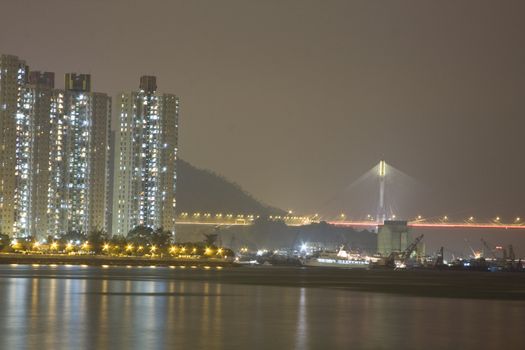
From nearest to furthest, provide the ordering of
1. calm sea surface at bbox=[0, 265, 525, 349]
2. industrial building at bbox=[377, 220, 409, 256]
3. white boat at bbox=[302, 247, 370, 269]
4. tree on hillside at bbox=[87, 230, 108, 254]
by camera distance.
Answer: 1. calm sea surface at bbox=[0, 265, 525, 349]
2. tree on hillside at bbox=[87, 230, 108, 254]
3. white boat at bbox=[302, 247, 370, 269]
4. industrial building at bbox=[377, 220, 409, 256]

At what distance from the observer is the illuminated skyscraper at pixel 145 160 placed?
147 metres

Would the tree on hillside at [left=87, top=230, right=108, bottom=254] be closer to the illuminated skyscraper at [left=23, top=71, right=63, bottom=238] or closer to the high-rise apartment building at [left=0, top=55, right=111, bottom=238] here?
the high-rise apartment building at [left=0, top=55, right=111, bottom=238]

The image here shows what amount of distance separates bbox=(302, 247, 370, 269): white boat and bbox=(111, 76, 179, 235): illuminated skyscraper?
2799cm

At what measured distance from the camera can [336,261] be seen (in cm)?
16825

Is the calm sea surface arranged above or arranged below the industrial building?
below

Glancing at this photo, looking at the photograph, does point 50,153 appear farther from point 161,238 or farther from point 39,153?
point 161,238

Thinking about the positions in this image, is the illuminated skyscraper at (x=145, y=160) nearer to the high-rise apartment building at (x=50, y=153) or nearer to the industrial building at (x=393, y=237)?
the high-rise apartment building at (x=50, y=153)

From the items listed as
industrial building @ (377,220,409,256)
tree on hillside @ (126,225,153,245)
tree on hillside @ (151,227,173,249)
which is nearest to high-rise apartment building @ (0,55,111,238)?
tree on hillside @ (126,225,153,245)

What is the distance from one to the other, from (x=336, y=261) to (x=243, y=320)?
134 metres

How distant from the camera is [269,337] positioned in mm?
29688

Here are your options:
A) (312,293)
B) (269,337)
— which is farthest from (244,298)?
(269,337)

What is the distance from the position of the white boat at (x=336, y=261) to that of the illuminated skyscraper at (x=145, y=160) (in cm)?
2799

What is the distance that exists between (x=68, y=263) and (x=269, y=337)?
3414 inches

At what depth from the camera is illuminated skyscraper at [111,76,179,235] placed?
5797 inches
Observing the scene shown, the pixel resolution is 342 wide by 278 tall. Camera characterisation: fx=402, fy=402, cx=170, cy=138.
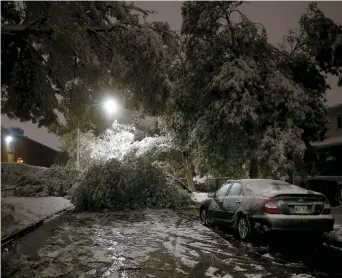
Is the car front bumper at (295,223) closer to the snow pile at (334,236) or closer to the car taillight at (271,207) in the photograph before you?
the car taillight at (271,207)

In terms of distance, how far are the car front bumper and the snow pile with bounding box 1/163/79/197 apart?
18046mm

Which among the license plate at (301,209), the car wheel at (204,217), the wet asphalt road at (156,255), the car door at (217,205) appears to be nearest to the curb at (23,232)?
the wet asphalt road at (156,255)

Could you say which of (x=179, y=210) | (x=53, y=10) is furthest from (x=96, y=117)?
(x=53, y=10)

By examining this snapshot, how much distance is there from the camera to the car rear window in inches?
- - - -
Emit the lines from the line containing "Glancing at this" to the final line of the material, inclusive, exactly as written; pictures are excluded.

Glancing at this photo, looking at the photograph, does point 50,153 appear farther from point 161,238 or farther from point 39,153?
point 161,238

Thinking about the positions in this image, is the illuminated skyscraper at (x=145, y=160) nearer to the high-rise apartment building at (x=50, y=153) or nearer to the industrial building at (x=393, y=237)?
the high-rise apartment building at (x=50, y=153)

From the items listed as
industrial building @ (377,220,409,256)
tree on hillside @ (126,225,153,245)
tree on hillside @ (151,227,173,249)
which is nearest to high-rise apartment building @ (0,55,111,238)?
tree on hillside @ (126,225,153,245)

What is the distance from one to the other, from (x=336, y=261) to (x=243, y=320)?
134 metres

How distant from the camera is [269,337] positioned in mm?
29688

Here are your options:
A) (312,293)
B) (269,337)
— which is farthest from (244,298)?
(269,337)

What is the distance from the position of the white boat at (x=336, y=261) to that of the illuminated skyscraper at (x=145, y=160) (in cm)?
2799

What is the distance that exists between (x=68, y=263) and (x=269, y=337)?
3414 inches

At what depth from the camera is illuminated skyscraper at [111,76,179,235] placed?
5797 inches
Observing the scene shown, the pixel resolution is 342 wide by 278 tall. Camera characterisation: fx=402, fy=402, cx=170, cy=138.
Is the car front bumper at (295,223) closer to the snow pile at (334,236) or closer to the car taillight at (271,207) in the photograph before you?
the car taillight at (271,207)

In terms of distance, how far are the car front bumper and the snow pile with bounding box 1/163/79/197 apart?
18046mm

Which among the license plate at (301,209), the car wheel at (204,217), the wet asphalt road at (156,255), the car door at (217,205) appears to be nearest to the curb at (23,232)?
the wet asphalt road at (156,255)

Could you say which of (x=179, y=210) | (x=53, y=10) is furthest from (x=96, y=117)?
(x=53, y=10)

By examining this snapshot, how much distance is there from the camera to the car rear window in inches?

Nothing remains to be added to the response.